> For the complete documentation index, see [llms.txt](https://ranger-nju.gitbook.io/static-program-analysis-book/llms.txt). Markdown versions of documentation pages are available by appending `.md` to page URLs; this page is available as [Markdown](https://ranger-nju.gitbook.io/static-program-analysis-book/ch3/context-sensitivity/03-05-cs2.md).

# 上下文敏感分析（下）

> 上下文敏感分析是提高指针分析精度最有效的技术，没有之一。

本课分为以下五个部分：

1. Introduction(Example)
2. Introduction(Theory)
3. Context Sensitive Pointer Analysis: Rules
4. Context Sensitive Pointer Analysis: Algorithms
5. Context Sensitivity Variants

在上半篇中我们讲解了前三个部分，下半篇来继续讲最后的两个部分。

~~挖个坑——本文所有的例子其实都更适合视频讲解。
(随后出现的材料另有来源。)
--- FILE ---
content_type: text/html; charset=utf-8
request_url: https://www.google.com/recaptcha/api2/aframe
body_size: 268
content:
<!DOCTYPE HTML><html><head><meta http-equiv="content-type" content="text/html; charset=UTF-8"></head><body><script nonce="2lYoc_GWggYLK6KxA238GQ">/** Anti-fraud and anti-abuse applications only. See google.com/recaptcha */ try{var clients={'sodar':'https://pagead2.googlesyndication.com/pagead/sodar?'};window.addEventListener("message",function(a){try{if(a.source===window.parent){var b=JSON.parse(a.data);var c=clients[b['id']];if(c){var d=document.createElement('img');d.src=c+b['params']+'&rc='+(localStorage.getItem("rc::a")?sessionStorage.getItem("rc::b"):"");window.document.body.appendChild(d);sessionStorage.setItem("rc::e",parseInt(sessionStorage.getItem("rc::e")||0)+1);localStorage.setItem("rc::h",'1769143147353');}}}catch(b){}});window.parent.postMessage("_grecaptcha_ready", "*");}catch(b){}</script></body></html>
~~

## Context Sensitive Pointer Analysis: Algorithms

### Idea

除了PFG做了相应改进之外，算法的总体思路没有改变。

![](/files/-MOfhYXi_X_8WcWXPHzk)

具体来说，带有上下文信息的Node和Edge的构成带有上下文信息的PFG：

![](/files/-MOfhYXkj9zvBC_Pf3vE)

### Algorithm

![](/files/-MOfhYXl0QHNwUiP3oLi)

乍一看挺吓人的，对吧？不过你应该对上下文敏感(C.S.)指针分析算法的小伙伴上下文不敏感(C.I.)指针分析算法很熟悉了（下图中所有上下文标记都用色块遮挡了）：

![](/files/-MOfhYXmB1ufAEX3Tenh)

因此，在接下来的内容中我们更关注和上下文相关的部分，而不像之前一样详细地关注所有细节。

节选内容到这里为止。